■ The request
Copy the data from the line that has "From the items" through the line that has "When comparing (x=77, y=142)", and nothing else. Swap "green leaf" for "yellow leaf" and keep everything else the same.

■ Material supplied
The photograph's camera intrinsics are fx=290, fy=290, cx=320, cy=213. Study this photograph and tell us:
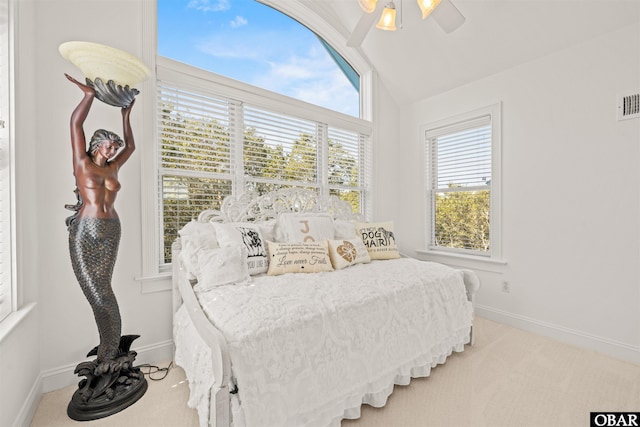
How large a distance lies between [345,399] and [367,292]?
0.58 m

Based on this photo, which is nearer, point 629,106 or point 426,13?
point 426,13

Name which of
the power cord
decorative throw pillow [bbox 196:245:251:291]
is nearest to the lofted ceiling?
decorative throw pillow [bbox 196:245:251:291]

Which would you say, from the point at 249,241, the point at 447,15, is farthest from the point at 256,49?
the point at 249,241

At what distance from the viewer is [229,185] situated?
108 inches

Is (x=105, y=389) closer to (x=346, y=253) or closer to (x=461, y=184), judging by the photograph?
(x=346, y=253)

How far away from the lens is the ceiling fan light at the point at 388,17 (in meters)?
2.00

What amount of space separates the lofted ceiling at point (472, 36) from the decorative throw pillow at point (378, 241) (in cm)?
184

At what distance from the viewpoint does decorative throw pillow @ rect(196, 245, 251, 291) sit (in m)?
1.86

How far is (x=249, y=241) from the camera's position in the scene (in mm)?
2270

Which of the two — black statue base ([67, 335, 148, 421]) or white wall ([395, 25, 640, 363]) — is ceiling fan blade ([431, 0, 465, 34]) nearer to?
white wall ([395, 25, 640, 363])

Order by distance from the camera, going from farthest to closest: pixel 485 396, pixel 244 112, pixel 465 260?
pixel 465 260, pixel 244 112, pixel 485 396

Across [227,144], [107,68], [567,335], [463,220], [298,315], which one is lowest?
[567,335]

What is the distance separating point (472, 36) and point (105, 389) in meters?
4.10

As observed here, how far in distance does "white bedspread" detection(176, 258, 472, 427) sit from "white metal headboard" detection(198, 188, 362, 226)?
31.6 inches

...

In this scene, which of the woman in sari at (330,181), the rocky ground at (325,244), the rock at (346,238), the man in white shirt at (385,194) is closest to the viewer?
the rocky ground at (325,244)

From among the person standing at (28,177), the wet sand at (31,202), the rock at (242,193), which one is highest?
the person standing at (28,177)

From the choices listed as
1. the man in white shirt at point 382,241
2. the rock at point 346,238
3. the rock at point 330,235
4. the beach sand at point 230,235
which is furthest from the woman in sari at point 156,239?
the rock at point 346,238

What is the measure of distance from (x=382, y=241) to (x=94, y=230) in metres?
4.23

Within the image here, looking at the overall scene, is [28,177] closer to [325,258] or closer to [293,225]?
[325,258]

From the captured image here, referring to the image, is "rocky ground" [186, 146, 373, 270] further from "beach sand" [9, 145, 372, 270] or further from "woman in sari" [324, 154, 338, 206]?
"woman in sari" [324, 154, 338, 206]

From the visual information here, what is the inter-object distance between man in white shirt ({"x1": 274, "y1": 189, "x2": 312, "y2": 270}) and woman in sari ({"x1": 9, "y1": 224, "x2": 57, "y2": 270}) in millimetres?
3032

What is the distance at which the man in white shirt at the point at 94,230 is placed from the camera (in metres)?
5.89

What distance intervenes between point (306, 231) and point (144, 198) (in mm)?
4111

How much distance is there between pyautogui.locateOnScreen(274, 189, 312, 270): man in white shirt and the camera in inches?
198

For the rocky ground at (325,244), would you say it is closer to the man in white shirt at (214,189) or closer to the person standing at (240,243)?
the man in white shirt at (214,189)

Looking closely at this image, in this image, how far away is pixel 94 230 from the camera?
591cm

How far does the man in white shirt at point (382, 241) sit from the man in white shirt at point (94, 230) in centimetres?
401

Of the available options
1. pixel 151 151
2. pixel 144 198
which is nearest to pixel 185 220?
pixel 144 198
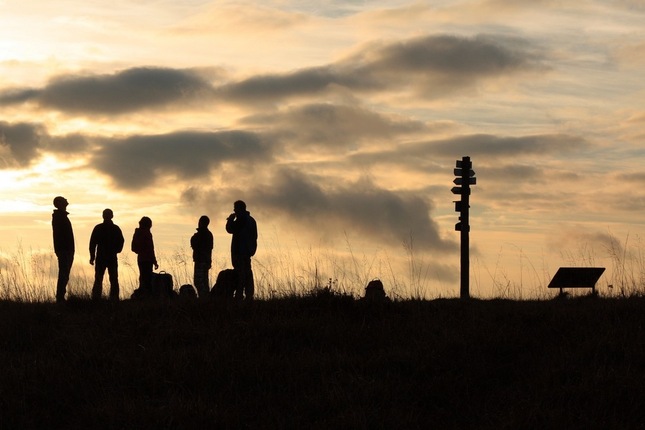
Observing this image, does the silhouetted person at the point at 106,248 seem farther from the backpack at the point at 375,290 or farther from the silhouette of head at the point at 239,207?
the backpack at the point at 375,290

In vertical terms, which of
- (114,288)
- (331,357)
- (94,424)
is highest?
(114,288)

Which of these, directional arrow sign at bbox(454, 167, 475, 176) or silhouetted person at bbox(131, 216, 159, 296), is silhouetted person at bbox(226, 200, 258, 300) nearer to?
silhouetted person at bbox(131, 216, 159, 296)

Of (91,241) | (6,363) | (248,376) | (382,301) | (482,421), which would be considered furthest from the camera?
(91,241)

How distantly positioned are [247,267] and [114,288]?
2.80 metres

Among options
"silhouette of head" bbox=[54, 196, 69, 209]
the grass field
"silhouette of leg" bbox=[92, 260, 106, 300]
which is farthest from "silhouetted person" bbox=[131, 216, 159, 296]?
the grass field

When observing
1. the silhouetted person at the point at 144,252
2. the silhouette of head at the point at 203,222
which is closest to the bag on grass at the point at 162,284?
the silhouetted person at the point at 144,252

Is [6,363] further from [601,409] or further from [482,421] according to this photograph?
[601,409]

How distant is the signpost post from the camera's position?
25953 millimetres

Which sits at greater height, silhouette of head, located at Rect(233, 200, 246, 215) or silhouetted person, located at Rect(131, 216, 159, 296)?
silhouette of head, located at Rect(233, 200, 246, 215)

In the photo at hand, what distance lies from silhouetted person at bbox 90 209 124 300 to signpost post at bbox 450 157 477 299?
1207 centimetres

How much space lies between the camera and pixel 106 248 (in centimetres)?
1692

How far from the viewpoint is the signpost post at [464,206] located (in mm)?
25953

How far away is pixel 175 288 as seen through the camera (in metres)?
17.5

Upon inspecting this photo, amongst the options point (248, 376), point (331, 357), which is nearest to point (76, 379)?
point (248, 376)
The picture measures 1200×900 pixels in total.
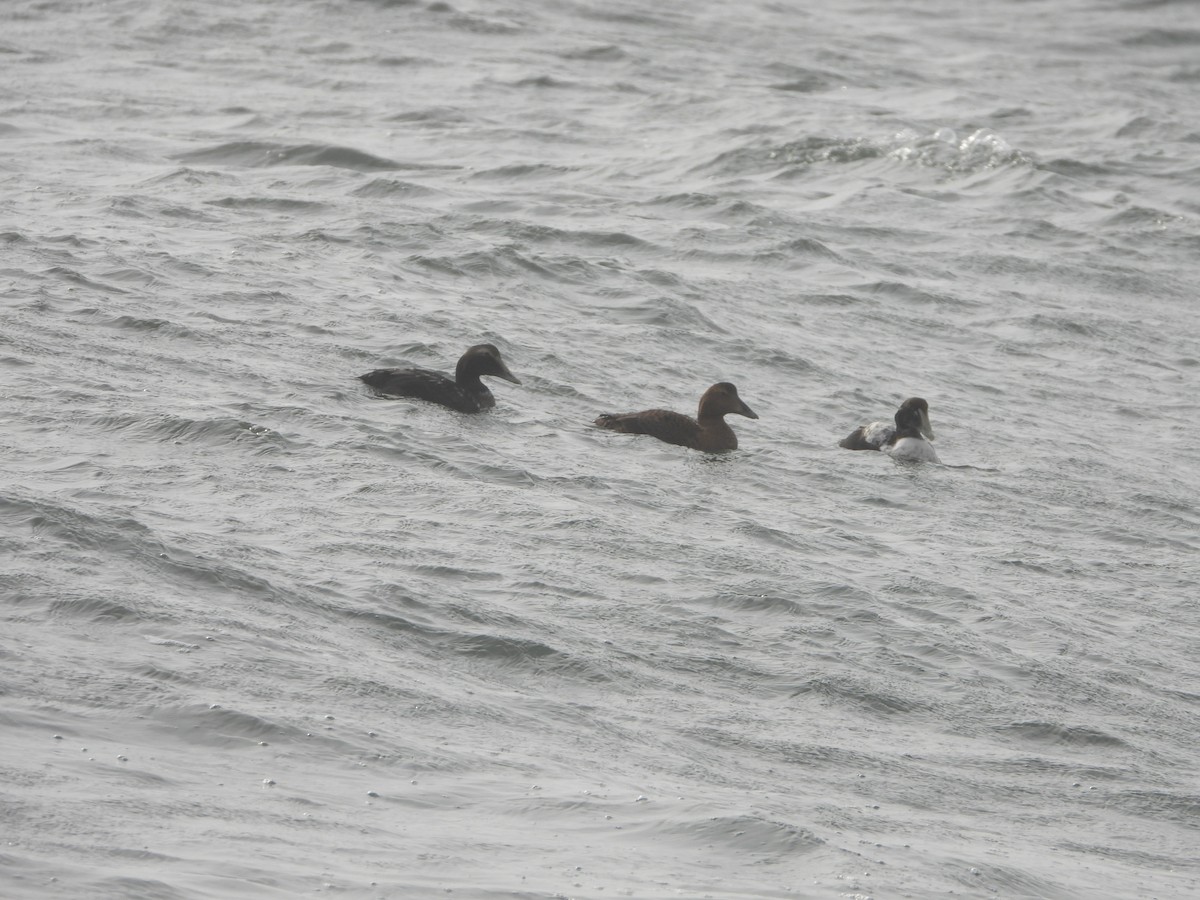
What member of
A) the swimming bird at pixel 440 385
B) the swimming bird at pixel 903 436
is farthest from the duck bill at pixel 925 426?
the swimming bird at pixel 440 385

...

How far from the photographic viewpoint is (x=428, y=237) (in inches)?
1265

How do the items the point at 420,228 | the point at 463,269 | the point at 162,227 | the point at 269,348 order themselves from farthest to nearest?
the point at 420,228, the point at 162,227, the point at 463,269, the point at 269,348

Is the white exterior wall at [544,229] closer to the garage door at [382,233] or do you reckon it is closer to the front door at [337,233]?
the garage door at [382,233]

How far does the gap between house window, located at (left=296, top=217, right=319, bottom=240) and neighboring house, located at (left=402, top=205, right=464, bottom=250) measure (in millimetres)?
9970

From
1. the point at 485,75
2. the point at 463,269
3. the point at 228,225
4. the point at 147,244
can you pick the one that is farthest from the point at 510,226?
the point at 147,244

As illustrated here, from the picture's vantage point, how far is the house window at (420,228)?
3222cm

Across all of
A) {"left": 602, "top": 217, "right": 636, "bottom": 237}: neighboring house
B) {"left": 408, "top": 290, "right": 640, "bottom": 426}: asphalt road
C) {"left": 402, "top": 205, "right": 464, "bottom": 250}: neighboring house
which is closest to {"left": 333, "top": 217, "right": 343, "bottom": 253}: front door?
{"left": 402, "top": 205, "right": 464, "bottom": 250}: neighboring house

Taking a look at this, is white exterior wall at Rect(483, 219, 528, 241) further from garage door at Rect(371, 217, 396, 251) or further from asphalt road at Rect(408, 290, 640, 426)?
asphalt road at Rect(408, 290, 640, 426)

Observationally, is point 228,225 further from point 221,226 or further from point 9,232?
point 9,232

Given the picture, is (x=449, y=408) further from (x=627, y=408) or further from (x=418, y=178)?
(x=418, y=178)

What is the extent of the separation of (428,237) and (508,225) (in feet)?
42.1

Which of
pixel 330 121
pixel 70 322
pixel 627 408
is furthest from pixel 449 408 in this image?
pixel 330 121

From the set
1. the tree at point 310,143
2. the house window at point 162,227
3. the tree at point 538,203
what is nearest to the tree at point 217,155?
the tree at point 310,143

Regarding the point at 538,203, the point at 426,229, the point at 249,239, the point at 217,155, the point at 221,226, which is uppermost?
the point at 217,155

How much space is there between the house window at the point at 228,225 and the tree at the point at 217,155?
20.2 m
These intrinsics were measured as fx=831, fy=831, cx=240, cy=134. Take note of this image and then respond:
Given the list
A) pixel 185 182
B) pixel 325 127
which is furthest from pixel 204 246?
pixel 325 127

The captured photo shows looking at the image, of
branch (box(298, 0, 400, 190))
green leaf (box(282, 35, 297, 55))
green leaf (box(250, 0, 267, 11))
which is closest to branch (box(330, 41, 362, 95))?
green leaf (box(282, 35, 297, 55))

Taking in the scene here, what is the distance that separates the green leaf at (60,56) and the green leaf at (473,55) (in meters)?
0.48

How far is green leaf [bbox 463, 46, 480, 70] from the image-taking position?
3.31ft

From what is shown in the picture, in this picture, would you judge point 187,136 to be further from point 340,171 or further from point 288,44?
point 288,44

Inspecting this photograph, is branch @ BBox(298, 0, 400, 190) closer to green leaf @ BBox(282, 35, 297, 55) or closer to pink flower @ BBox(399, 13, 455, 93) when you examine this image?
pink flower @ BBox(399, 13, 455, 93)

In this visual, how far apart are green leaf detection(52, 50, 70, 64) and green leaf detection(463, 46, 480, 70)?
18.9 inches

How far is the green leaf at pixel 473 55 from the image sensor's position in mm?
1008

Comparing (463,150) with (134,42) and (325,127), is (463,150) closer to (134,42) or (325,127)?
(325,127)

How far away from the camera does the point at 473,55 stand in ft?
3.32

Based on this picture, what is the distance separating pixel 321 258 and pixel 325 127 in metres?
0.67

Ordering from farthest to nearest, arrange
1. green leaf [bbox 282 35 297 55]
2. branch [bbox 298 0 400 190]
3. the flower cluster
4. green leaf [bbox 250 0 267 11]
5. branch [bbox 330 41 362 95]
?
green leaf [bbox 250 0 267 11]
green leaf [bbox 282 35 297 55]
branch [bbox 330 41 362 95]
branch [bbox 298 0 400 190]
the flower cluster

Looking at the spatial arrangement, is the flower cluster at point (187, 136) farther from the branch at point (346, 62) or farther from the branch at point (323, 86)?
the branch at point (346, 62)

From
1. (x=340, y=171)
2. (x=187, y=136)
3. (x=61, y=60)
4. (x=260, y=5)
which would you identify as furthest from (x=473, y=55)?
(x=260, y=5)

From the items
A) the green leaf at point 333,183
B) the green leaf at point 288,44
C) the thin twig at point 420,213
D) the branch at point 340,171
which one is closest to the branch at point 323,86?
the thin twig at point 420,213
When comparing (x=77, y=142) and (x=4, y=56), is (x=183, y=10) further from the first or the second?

■ Result
From the items
A) the yellow leaf at point 333,183
B) the yellow leaf at point 288,44
C) the thin twig at point 420,213
D) the branch at point 340,171
which one is closest to the branch at point 323,86?
the thin twig at point 420,213
When comparing (x=77, y=142) and (x=4, y=56), is (x=183, y=10) further from the first or the second?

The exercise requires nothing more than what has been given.